Hacker News new | ask | show | jobs
by SAI_Peregrinus 815 days ago
The main issue is that "CSV" isn't one format with a single schema. It's one format with thousands of schemas and no way to communicate them. Every program picks its own schema for CSVs it produces, some even change the schema depending on various factors (e.g. the presence or absence of a header row).

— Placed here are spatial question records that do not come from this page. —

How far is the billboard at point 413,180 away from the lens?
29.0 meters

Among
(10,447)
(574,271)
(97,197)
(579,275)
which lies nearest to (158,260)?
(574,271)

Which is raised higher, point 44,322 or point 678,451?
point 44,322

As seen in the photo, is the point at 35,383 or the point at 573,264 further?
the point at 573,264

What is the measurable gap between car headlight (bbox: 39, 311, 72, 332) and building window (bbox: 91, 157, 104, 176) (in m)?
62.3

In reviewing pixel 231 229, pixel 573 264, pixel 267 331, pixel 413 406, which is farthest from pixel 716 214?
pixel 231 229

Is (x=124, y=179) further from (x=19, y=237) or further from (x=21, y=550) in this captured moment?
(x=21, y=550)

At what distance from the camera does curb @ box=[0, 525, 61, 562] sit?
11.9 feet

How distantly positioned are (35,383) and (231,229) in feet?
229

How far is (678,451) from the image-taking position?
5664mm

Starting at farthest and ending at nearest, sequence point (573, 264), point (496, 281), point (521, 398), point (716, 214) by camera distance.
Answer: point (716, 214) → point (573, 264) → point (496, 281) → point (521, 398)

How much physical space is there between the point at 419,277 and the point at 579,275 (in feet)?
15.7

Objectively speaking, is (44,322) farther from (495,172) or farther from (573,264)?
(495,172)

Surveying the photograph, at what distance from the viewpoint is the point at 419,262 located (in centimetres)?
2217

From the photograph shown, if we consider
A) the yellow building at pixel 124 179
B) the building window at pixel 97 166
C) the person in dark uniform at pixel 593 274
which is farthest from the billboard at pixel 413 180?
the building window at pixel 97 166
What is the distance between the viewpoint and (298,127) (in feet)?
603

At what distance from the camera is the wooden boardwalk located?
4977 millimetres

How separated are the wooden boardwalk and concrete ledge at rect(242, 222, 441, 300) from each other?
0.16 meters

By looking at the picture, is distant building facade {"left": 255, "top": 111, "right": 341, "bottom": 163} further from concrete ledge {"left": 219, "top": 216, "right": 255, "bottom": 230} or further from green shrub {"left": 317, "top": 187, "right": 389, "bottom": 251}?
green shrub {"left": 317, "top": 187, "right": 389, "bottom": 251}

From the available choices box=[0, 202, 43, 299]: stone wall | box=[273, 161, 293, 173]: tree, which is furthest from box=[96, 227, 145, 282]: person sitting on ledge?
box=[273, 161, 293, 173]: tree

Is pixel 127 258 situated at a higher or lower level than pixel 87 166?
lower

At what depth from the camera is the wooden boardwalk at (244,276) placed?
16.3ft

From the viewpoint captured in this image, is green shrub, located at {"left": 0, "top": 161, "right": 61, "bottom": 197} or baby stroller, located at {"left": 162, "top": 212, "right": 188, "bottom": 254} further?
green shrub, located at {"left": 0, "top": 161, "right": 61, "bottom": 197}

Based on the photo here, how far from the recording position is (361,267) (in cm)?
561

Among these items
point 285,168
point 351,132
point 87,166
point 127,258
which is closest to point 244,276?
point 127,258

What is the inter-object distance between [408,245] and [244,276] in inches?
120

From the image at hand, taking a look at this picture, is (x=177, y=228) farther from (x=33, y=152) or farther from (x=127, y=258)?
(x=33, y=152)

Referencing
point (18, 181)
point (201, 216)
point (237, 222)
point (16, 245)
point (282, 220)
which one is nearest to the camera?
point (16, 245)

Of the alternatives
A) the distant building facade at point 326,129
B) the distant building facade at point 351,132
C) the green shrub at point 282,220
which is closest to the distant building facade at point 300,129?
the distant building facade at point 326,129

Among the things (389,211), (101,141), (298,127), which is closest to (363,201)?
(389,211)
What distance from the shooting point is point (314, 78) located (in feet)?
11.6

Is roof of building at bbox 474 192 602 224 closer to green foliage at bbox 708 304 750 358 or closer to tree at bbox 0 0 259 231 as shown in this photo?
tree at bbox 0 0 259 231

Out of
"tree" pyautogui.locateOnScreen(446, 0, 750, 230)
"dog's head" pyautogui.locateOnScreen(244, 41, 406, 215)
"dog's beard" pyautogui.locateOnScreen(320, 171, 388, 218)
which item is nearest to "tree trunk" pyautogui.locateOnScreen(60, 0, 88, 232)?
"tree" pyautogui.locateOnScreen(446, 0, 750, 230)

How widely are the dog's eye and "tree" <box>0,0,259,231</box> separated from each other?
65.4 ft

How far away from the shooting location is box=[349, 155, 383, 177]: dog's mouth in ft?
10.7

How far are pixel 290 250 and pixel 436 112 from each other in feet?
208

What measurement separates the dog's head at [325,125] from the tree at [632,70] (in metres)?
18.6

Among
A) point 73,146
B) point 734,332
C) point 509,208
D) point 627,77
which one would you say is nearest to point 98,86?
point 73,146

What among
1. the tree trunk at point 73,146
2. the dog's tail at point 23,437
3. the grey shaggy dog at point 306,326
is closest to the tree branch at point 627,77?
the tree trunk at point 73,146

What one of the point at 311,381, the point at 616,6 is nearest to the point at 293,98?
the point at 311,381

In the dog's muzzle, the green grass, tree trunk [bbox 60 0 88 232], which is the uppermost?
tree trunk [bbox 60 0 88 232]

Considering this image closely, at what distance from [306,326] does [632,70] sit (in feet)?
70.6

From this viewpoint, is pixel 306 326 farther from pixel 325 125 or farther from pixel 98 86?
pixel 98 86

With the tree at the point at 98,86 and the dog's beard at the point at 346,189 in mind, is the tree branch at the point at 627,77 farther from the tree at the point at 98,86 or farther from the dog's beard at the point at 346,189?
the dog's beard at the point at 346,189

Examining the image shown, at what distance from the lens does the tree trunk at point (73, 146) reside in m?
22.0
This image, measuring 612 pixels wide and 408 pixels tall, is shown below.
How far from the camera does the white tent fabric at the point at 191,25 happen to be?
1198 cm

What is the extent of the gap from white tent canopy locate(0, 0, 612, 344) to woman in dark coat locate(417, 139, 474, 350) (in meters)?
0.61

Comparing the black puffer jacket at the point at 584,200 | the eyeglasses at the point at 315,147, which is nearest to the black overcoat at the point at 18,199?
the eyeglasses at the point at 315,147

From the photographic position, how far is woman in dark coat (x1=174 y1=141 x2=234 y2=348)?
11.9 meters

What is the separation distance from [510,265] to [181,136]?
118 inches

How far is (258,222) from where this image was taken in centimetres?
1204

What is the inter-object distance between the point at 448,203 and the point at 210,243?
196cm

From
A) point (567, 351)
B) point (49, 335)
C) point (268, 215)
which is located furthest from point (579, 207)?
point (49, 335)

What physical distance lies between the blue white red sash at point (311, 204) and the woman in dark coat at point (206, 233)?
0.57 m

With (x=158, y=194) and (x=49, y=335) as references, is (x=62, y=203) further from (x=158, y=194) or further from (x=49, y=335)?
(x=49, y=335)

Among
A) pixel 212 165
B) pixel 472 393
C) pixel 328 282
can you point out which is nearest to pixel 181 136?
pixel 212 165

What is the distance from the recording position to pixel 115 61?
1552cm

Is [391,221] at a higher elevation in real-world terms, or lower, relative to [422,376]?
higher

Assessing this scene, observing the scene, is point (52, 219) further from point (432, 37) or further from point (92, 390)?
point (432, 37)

RFC 4180 provides a (mostly) unambiguous format for writing CSVs, but because it discards the (implied) schema it's useless for reading CSVs that come from other programs. RFC 4180 fields have only one type: text string in US-ASCII encoding. There are no dates, no decimal separators, no letters outside the US-ASCII alphabet, you get nothing! It leaves the option for the MIME type to specify a different text encoding, but that's not part of the resulting file so it's only useful when downloading from the internet.

1 comments

> RFC 4180 provides a (mostly) unambiguous format for writing CSVs,

What are the ambiguities in RFC 4180?

It allows non-ASCII text but does not provide any way to indicate charset within the file, instead requiring it out-of-band. Once the file is saved, the text encoding becomes ambiguous. Likewise for the presence or absence of a header row.

Likewise for whether double quotes (`"`) are allowed in fields (rule 5). This one gets even worse, since the following rule (6) uses double quotes to escape line breaks and commas, but they may not be allowed at all so commas in fields may not be escapable.

It only supports text, not numbers, dates, or any other data, and provides no way to indicate any data type other than text.